Lutheran, Catholic Scholars Continue Work on Church as Koinonia
WASHINGTON (May 6, 2002) – Scholars from the Evangelical Lutheran Church, the Lutheran Church - Missouri Synod and the Catholic Church in the US met at St. Paul's College here May 2-5 to continue work on drafting a text on The Church as Koinonia (Communion) of Salvation: Its Structure and Ministries
WASHINGTON (May 6, 2002) – Scholars from the Evangelical Lutheran Church, the Lutheran Church - Missouri Synod and the Catholic Church in the US met at St. Paul's College here May 2-5 to continue work on drafting a text on The Church as Koinonia (Communion) of Salvation: Its Structure and Ministries. The goal of this research is to produce a theological text that contributes to the full, visible unity between Lutheran and Catholic churches. This is the tenth round of dialogues in the United States between these churches.
The theme has been selected because of progress made in earlier dialogues, for example on the doctrine of Justification by Faith or the Eucharist, which has laid out a certain level of communion in faith that challenges both churches to probe more deeply the factors that still divide the churches.
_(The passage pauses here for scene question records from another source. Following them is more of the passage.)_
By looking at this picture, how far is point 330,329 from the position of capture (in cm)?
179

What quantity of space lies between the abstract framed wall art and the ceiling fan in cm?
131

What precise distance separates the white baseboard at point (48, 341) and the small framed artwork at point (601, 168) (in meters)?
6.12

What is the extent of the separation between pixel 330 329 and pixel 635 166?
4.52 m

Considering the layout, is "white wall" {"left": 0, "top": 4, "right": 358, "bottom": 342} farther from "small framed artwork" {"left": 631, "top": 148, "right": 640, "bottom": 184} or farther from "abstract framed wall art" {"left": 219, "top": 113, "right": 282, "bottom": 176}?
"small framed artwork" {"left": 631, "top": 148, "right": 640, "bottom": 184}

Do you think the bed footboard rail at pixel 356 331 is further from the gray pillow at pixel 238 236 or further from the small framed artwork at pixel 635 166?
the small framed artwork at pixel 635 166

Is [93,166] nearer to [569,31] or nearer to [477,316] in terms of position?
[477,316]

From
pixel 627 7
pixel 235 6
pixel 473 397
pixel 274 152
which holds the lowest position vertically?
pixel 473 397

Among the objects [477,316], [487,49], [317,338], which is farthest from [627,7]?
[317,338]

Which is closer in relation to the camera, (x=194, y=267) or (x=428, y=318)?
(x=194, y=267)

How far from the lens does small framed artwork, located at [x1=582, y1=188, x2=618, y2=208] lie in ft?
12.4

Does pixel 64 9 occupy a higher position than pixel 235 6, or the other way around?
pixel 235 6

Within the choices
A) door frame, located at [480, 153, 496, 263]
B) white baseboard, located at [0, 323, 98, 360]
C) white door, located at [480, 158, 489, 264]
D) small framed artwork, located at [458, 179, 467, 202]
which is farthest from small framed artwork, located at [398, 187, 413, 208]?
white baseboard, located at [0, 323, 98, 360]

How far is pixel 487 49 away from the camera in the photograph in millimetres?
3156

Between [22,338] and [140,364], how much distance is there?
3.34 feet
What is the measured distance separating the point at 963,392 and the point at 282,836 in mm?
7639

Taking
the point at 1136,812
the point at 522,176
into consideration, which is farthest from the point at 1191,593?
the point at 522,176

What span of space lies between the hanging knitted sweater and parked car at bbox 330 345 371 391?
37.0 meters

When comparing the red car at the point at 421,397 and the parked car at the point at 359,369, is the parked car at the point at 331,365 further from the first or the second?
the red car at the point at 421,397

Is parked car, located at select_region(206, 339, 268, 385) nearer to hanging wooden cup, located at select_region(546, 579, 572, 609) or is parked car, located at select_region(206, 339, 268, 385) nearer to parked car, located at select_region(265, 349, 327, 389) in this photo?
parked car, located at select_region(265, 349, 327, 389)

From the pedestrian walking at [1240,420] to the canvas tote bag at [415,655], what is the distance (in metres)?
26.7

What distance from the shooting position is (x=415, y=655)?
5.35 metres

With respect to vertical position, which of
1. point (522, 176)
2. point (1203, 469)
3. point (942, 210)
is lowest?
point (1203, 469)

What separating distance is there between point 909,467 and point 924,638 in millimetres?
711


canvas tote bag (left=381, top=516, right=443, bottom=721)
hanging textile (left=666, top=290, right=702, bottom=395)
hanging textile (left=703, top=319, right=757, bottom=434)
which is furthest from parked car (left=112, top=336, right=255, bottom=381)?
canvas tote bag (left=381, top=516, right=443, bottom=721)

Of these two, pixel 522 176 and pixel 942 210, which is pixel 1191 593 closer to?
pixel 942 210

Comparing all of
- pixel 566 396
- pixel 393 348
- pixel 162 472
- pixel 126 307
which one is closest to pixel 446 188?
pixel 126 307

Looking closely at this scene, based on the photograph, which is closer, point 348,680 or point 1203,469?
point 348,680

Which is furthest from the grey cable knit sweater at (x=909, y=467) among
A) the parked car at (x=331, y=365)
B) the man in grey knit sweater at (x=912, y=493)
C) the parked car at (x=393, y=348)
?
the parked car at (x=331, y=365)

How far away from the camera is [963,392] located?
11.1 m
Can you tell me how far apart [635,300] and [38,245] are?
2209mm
In this round, contributing to ecumenical agreement on questions like the role of priests, pastors and bishops, their relationship to the nature and mission of the Church, the significance of parishes and diocese/synods and the history of ordination will lay the ground work for theological agreements and proposals to the churches for steps that may increase the expression of the real, if imperfect, communion (koinonia) that is recognized to exist between Lutherans and Catholics.
Biblical, historical and theological scholarship has uncovered the deep levels of agreement and mutual understanding that can make new steps possible. It also contributes to an understanding of what challenges both churches will need to face as they move closer to that full communion for which Christ prayed.
The text will contain two parts, one a view of the Church as communion, differences and similarities in understandings of local church, and a treatment of what can be said together about congregations/parishes, dioceses/synods and the universal realization of the Church. Within each of these sections there will be a common statement and the different Catholic and Lutheran emphases. Ordained ministries in services to these communities: parish, diocese/synod and universal will be explicated in similar fashion. There will be a section on the apostolicity of the Church and the relationship of ordained ministries within it will be developed, with proposals for ecumenical ways to move forward. A second half of the paper will develop biblical and historical explanations of the bases for the proposals laid out in the first part of the common statement.
The theological themes of koinonia/communion will be developed in three dimensions: The Church Participates in Salvation; the Church Shares Salvation; and the Church as a Community Shaped by Salvation. The understanding of the church as koinonia/communion has become a major theme among the churches in the ecumenical movement. The bishops and the Holy Father singled out this understanding of the Church as central to Vatican II in the Roman Synod of 1985. It is a hope that the results of this dialogue will make a major contribution to the goal of full communion between Catholic and Lutheran churches.
In addition to the common prayer, study and work on the agreed text, the dialogue attended Mass at St. Matthew's Catholic Cathedral in Washington, where Bishop Richard Sklba, Catholic cochair of the dialogue preached and Bishop Charles Maahs, Lutheran cochair brought greetings. On Sunday the group attended liturgy at Nativity Lutheran Church, Alexandria, Virginia where Bishop Maahs preached and Bishop Sklba brought greetings.